Ndeh, Didier

My lab aims to understand the genetic and molecular basis of complex glycan metabolism and function in health and disease and how this knowledge can be exploited to improve plant, microbial, human health and the bioeconomy. To achieve this, we apply a variety of techniques in carbohydrate chemistry, enzymology, genetics, structural biology, microscopy and bioinformatics.

Background and current projects

Glycans are present in almost all life forms including plants, animals and microbes. They exhibit remarkable structural diversity and complexity, enabling them to participate in a variety of critical physiological and pathophysiological processes including cell signalling, growth, development, infection, metastasis, immunity, nutrition and disease. The importance of glycans is also exemplified by the fact that their exploitation has led to the development of several high value biologicals including therapeutics, vaccines, drug delivery systems, diagnostics and other glycan-based commercial products such as gelling agents, thickening agents, animal feeds and biofuels which have greatly enhanced human, plant health and the bioeconomy. Glycan research is however greatly hampered by glycan structural complexity, limited knowledge of glycan metabolism and function and availability of methods and enabling tools. These in turn limit our ability to exploit the full potential of glycans.  Focusing on some of nature’s most complex glycans, my group is currently developing new genetic/biochemical tools and approaches to enable us to address these important limitations. Some current projects include;

A microbial glycan production platform for glycoscience research. Glycoscience  research is greatly hampered by lack of  enabling tools including chemically defined glycan/glycoconjugates to probe glycan-active proteins. This limitation has hindered progress in the development of glycan-based therapeutics, nutraceuticals, vaccines, diagnostics, and other industrially relevant biologicals. In this light, we are working together with chemists and glycobiologists to develop glycan production/analytical platforms and tools that will enable us to address this problem, enabling us to expedite glycoscience research to the benefit of the bioindustry and human health.
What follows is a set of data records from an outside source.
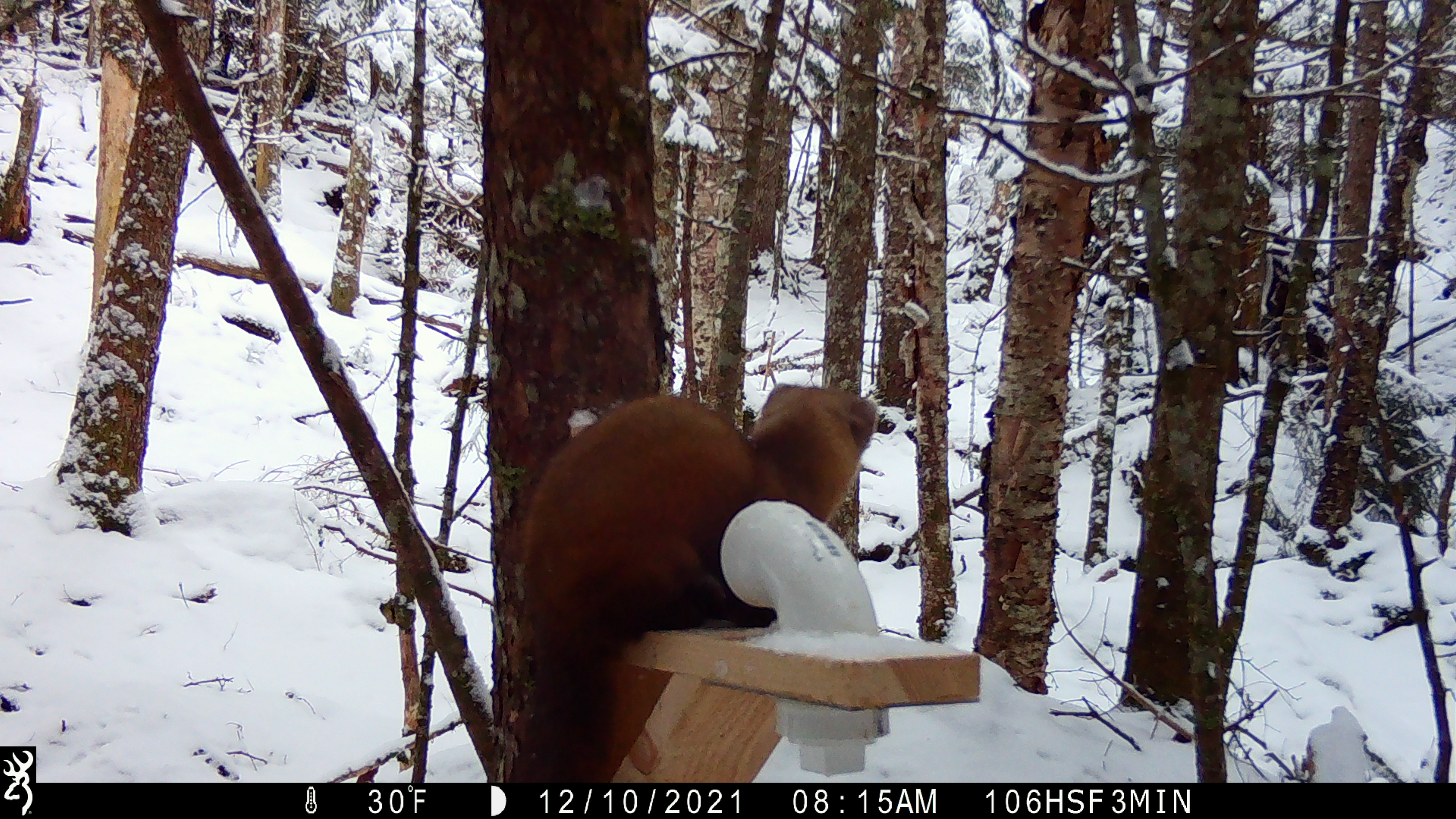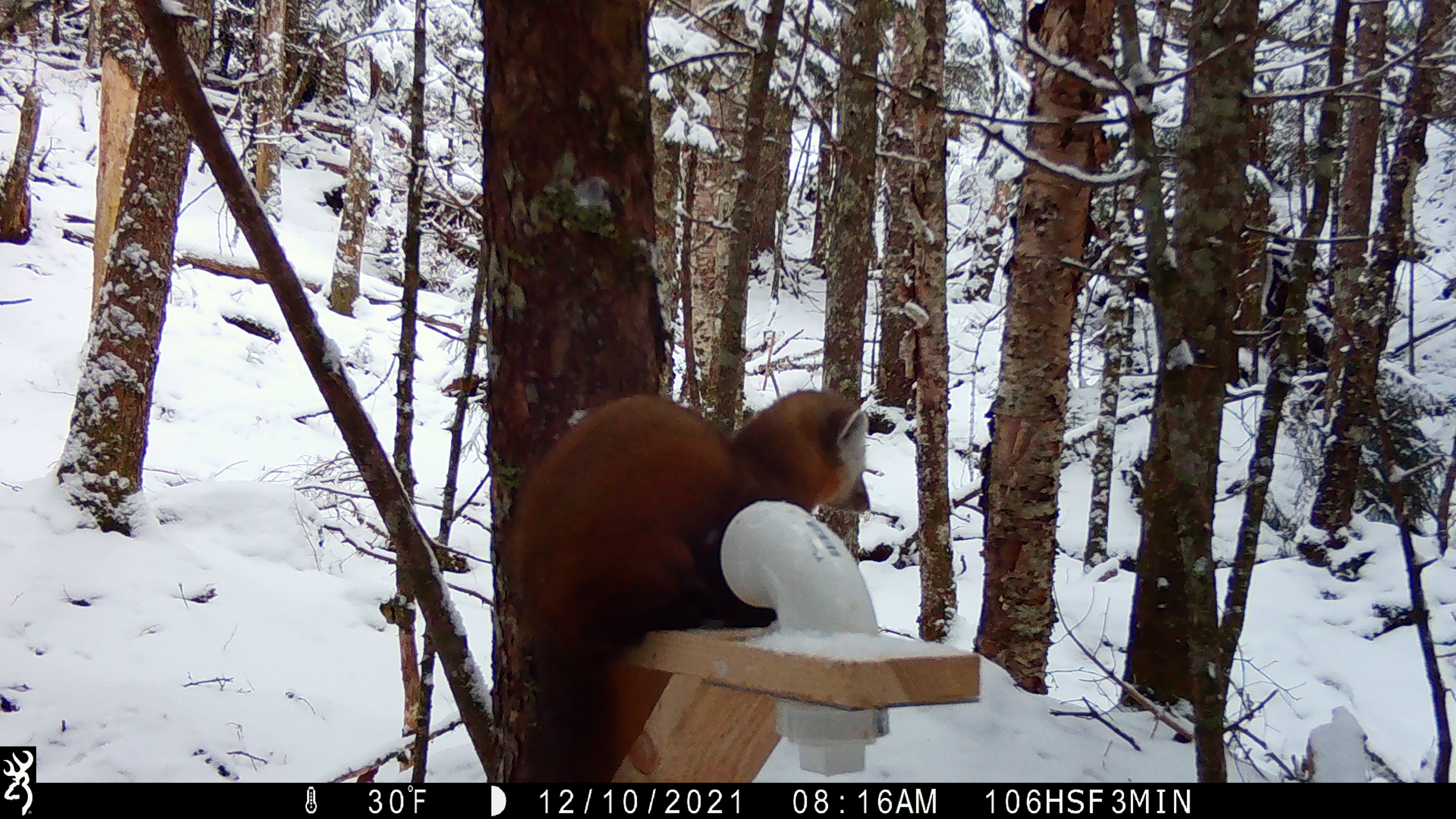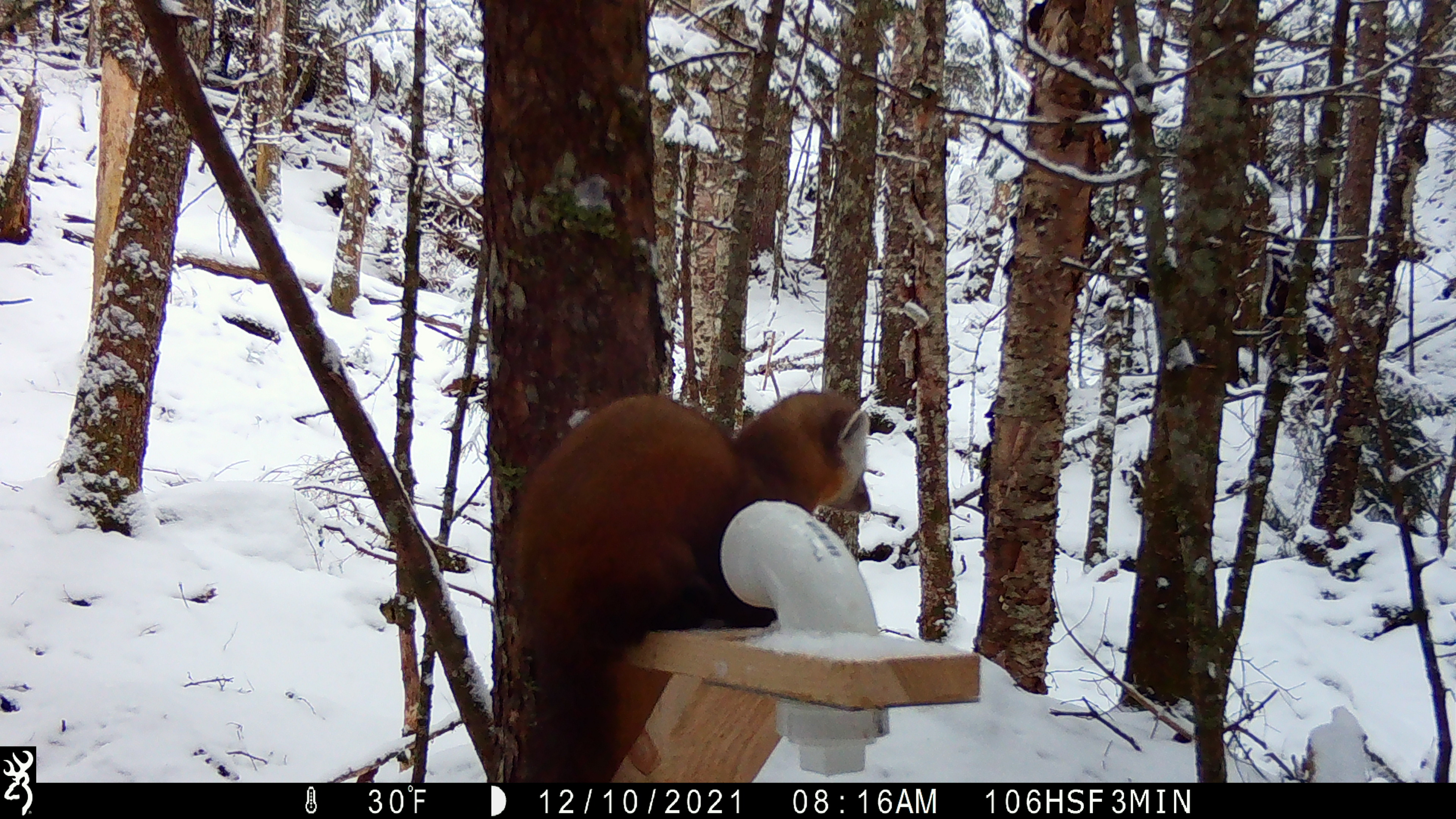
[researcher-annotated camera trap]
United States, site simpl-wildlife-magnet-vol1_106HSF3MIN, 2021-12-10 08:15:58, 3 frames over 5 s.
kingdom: Animalia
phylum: Chordata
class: Mammalia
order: Carnivora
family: Mustelidae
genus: Martes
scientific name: Martes americana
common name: american marten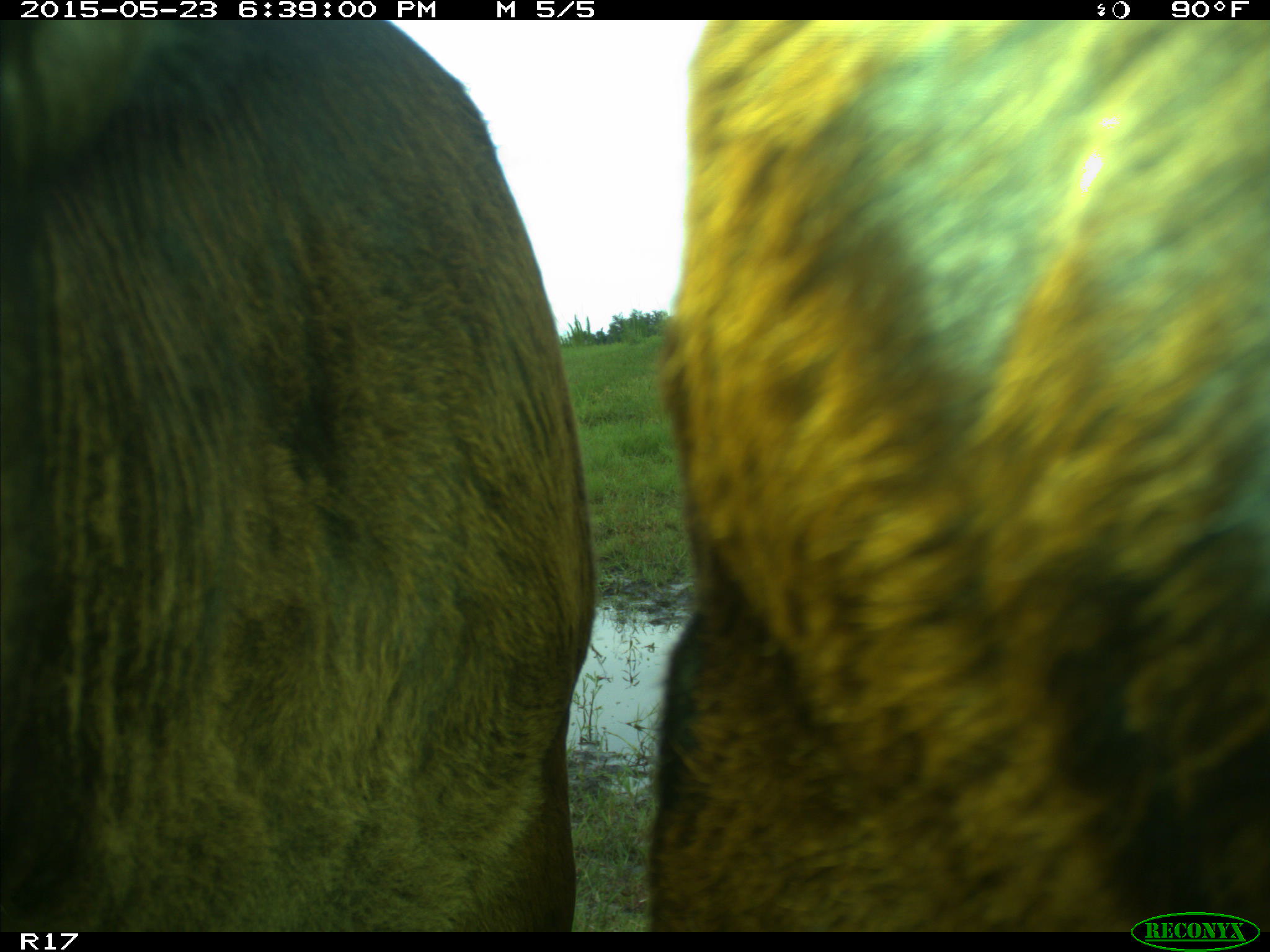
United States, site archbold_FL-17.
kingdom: Animalia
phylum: Chordata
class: Mammalia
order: Artiodactyla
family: Bovidae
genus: Bos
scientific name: Bos taurus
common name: domestic cow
Bos taurus (domestic cow).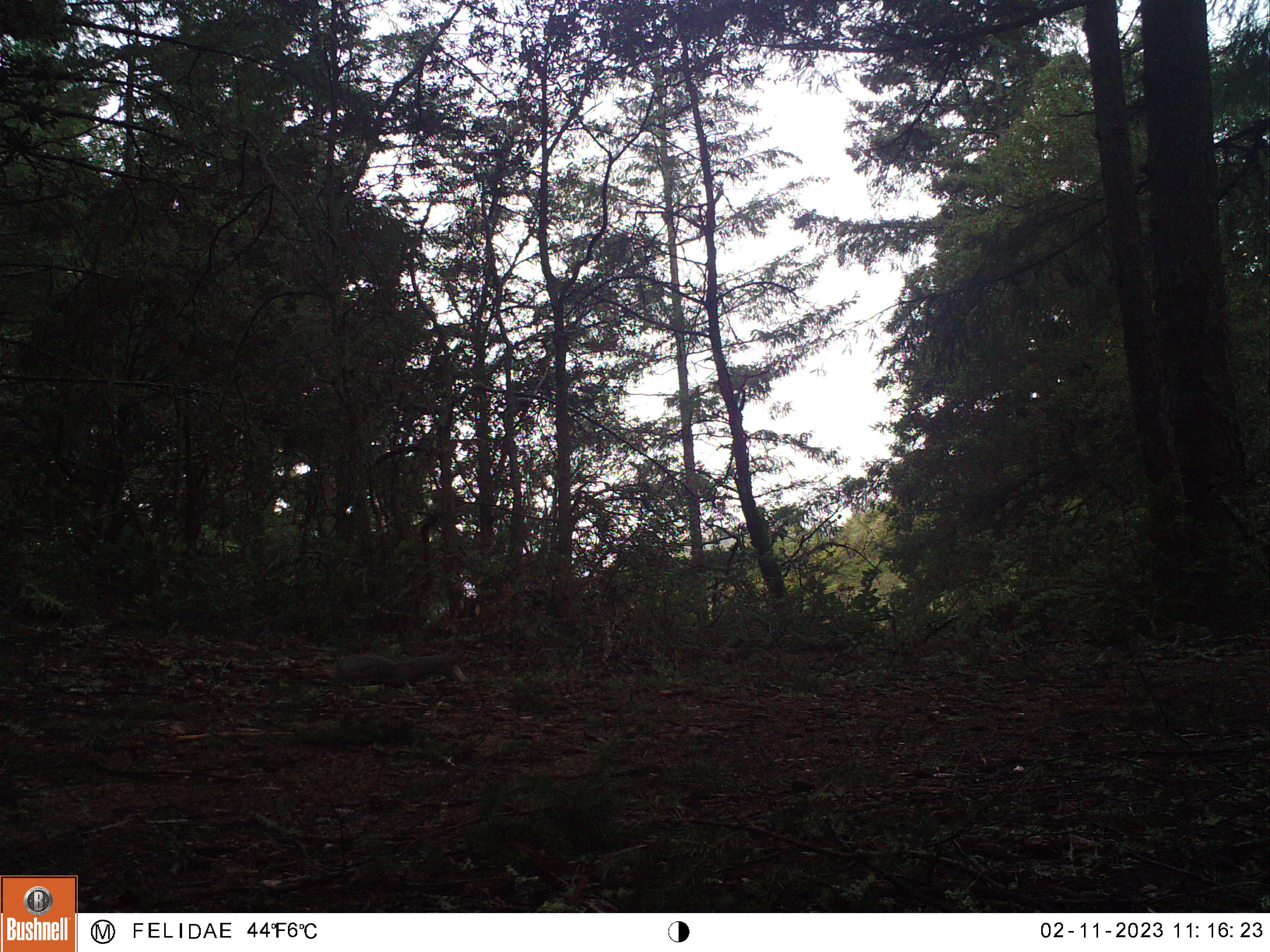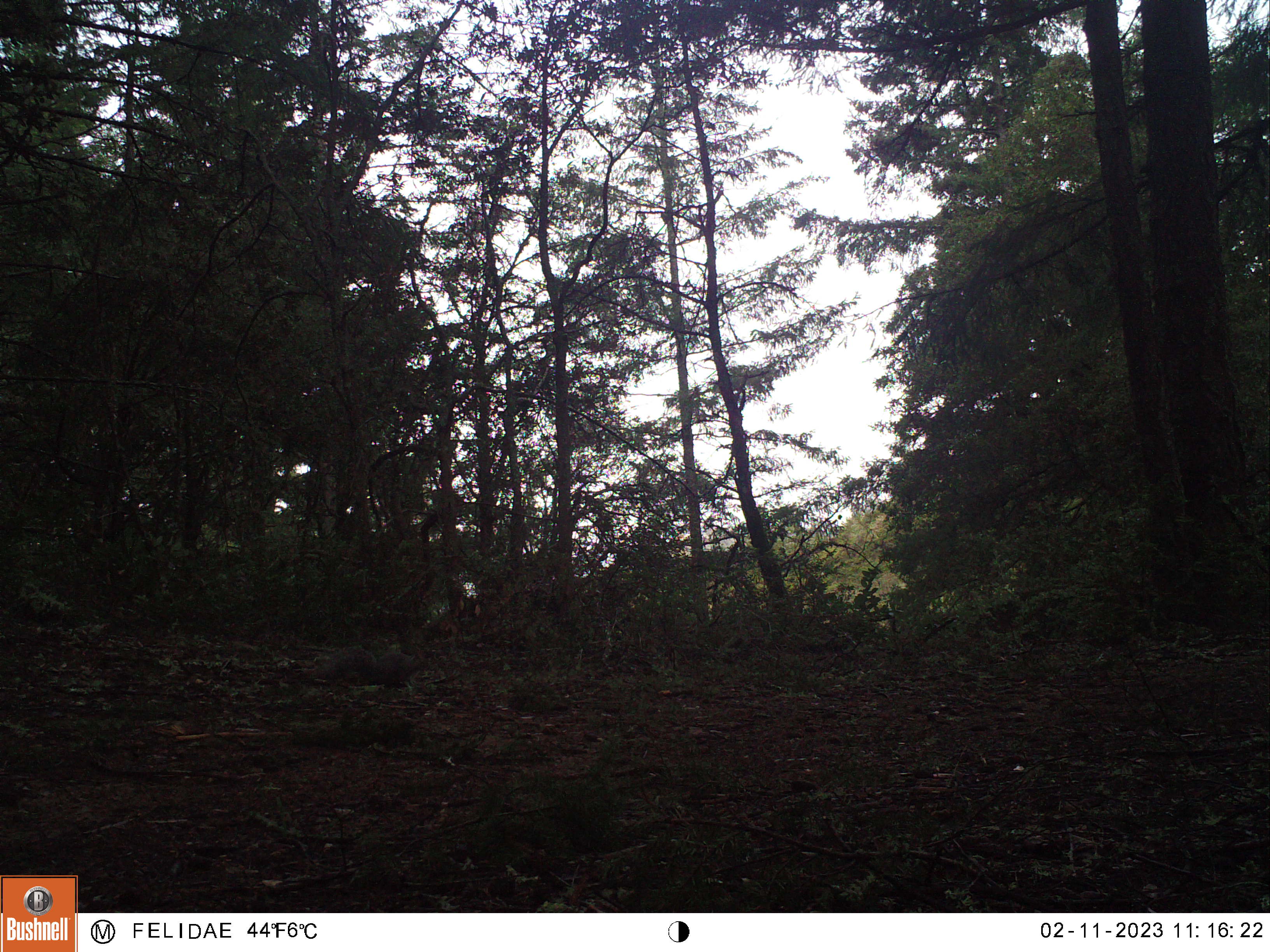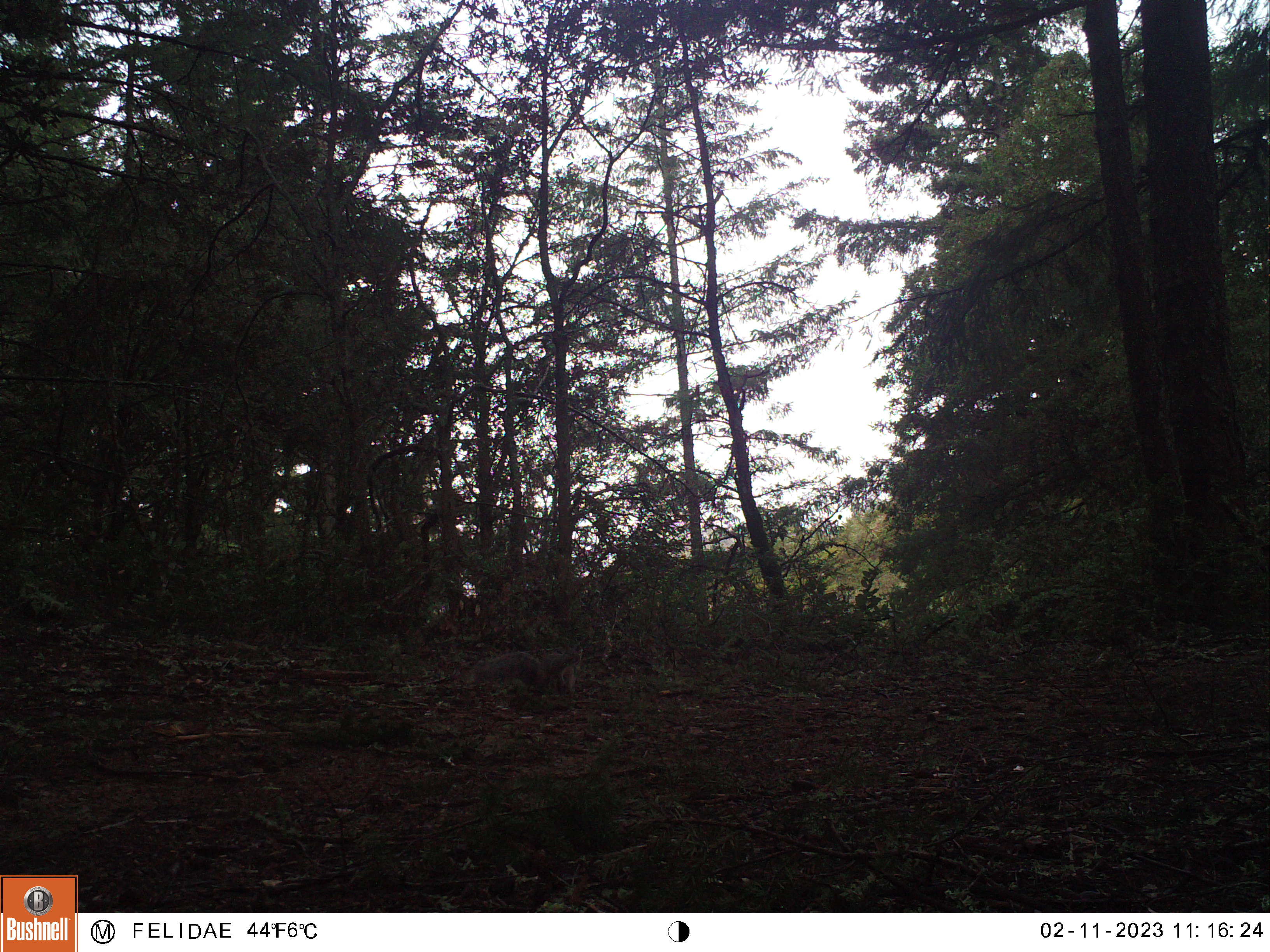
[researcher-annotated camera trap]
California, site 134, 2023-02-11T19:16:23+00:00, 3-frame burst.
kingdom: Animalia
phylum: Chordata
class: Mammalia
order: Rodentia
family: Sciuridae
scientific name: Sciuridae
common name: squirrel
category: unknown squirrel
Unknown squirrel (squirrel) (Sciuridae).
Understanding the structure, metabolism and function of complex plant cell wall carbohydrates in health and disease. Complex plant cell wall carbohydrates  play a critical role in plant growth, development and protection of the plant from abiotic and biotic stresses from plant pathogens. Our lab uses a combination of biochemical, genetic, spectroscopic approaches to gain new insights into the fine  chemical/structural details of complex plant cell wall glycans and how these impact their function. These techniques also allow us to gain in-depth knowledge about metabolic pathways responsible for  their biosynthesis/assembly, transport, remodelling and degradation complex by host plant and plant-colonising microbes.  These studies will inform future crop engineering and improvement strategies and the production of next generation glycan-based health products.

Metabolism of complex glycans by the human gut microbiota. The human gut harbours a complex community of diverse microbial species, the human gut microbiota (HGM), whose activities greatly impact human health and disease status.  Its role in human health is further reinforced by several lines of evidence highlighting strong links between HGM composition and important human conditions such as obesity, cancer, diabetes, autoimmune arthritis and inflammatory bowel disease. Complex glycans, most of which are derived from dietary plant cell wall material are a major source of nutrients for the HGM. Understanding how the HGM interacts and metabolises these complex glycans could therefore inform pre-, probiotic and other therapeutic strategies to manipulate the HGM for human health benefit.

Discovery and Structural Biology of Glycan or Carbohydrate-Active Enzymes (CAZymes). The discovery of novel enzymes is critical in the fight against plant and human diseases, the reduction of fossil fuel use and provision of clean energy. We have a strong record of discovering several novel carbohydrate-active enzymes, ranging from glycoside hydrolases (e.g., GH137, GH138, GH141), carbohydrate esterases (e.g., CE19), to polysaccharide lyases (PL29) through the mining of metagenomes and microbiomes. We also study the structure and molecular basis of their catalytic activities and applications.